Du photographe au commissaire d’exposition

 

 

En atteste cette précédente installation, l’exposition Wonderful Things fait la part belle à une mise en scène exceptionnelle orchestrée avec brio par Tim Walker et la scénographe Shona Heath, qui travaille à ses côtés sur bon nombre de ses séries. À l’image de l’attention au détail dont témoignent ses images – allant du décor au stylisme en passant par la lumière et le maquillage –, le photographe définit pour chaque salle une “section” particulière, autant de chapitres et d’ambiances différentes qui constituent ensemble le vaste recueil de son œuvre. Si quelques films mettent les images du photographe en action, la salle intitulée Box of Delights, par exemple, invite dans une boîte rose tapissée d’un papier-peint fleuri : au cœur de cette maison de poupée grandeur nature apparaissent les photographies de sa série éponyme, où le mannequin James Spencer apparaît vêtu de tenues extravagantes dans ce qui ressemble à une serre remplie d’une flore fantastique. 

 

 

Si l’exposition revient sur son œuvre prolifique, elle est également l’occasion de dévoiler dix séries inédites.

 

 

Non content d’être seulement le sujet de cette rétrospective, Tim Walker s’en fait le directeur artistique global avec un projet exclusif qui met en exergue les richesses des collections du musées. Car si l’exposition revient sur son œuvre prolifique, elle est également l’occasion de dévoiler dix séries inédites, prenant directement pour origine des objets et des œuvres appartenant au V&A. Pour le photographe, tout y devient une potentielle source d’inspiration : des vitraux médiévaux à la feuille d’Adam en plâtre qui choquait jadis la reine Victoria, supposée avoir été sculptée pour le David de Michelange, jusqu’aux enveloppes et aux housses qui protègent les œuvres rarissimes, à l’instar d’une robe créée par Alexander McQueen en 2009. On retiendra également sa série Pen & Ink, entièrement inspirée par les dessins de l’illustrateur britannique Aubrey Beardsley, qui retranscrivent l’esthétique épurée de ses compositions graphiques en noir et blanc et les lignes courbes et arabesques de ses silhouettes, caractéristiques du mouvement Art nouveau. Quant à la tapisserie de Bayeux, œuvre phare du début du Moyen-âge, elle incite Tim Walker à créer une photographie monumentale de 65 mètres de long. Tous sublimés et modernisés par l’approche du Britannique, les artefacts choisis dans les collections se voient donc affranchis des hiérarchies entre les arts.
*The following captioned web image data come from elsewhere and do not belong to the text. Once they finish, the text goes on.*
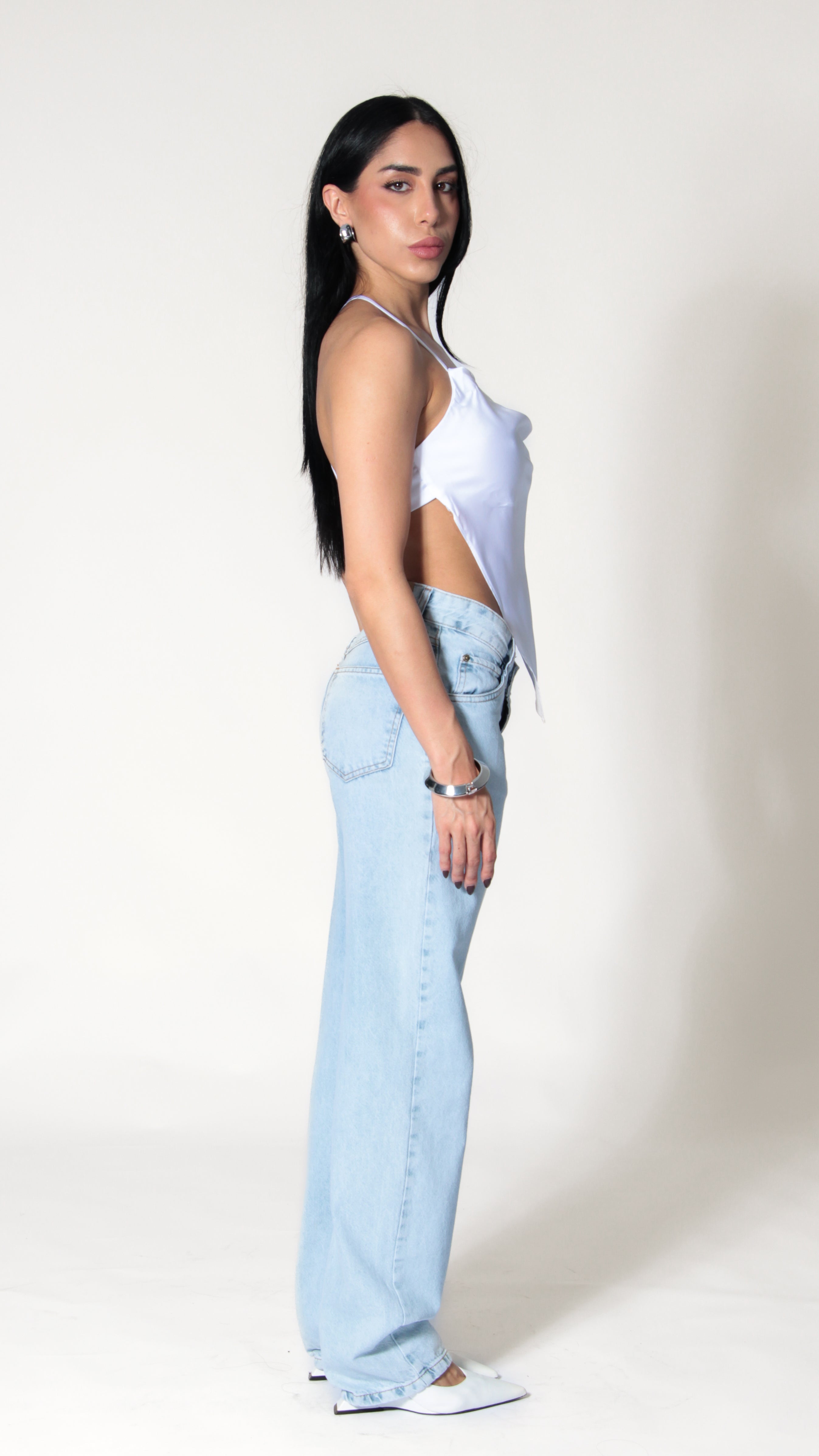 CALÇA JEANS ASSIMÉTRICA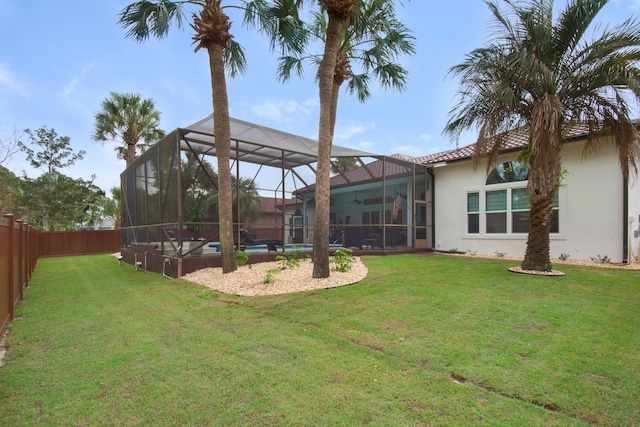 view of yard with a lanai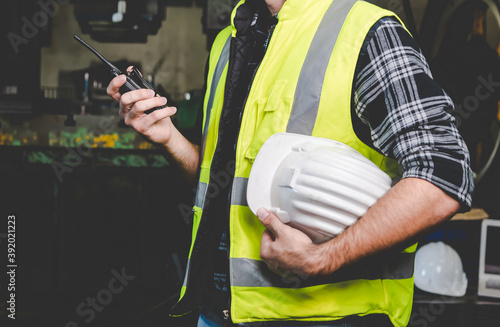 A factory worker holds a hard hat and talks a radio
Une spectaculaire autobiographie

 

Comme tout bon épilogue, l’exposition se termine avec un portrait réalisé par Charles Thurston Thompson, premier photographe à travailler au V&A, à une époque où ce médium était loin d’être considéré comme un art à part entière. Ici, sa présence sonne comme l'hommage d'un contemporain à son prédécesseur. Non loin de là, un immense livre ouvert vient alors clore pour de bon cette aventure féérique dans l'univers de Tim Walker, où il apparaît lui-même en train de d’immortaliser l'un de ses modèles. Car au-delà d’une simple monographie, l’exposition Wonderful Things déploie une spectaculaire autobiographie de l'artiste, imprégnée dans son essence par son esprit et sa créativité. 

 

“As you tour your imagination, you want to photograph what you are seing…” (“Pendant que vous parcourez votre imagination, vous avez envie de photographier ce que vous voyez…”), déclarait le photographe britannique. En passant par l'iconographie de mode – domaine de l’éphémère par excellence – pour créer des figures intemporelles, inscrites pour toujours dans son imaginaire fantastique, Tim Walker dissémine ainsi au Victoria & Albert une véritable poétique de l’émerveillement dont le charme opère, sans hésitation.

 

Tim Walker : Wonderful Things, jusqu’au 8 mars au Victoria & Albert Museum, Londres.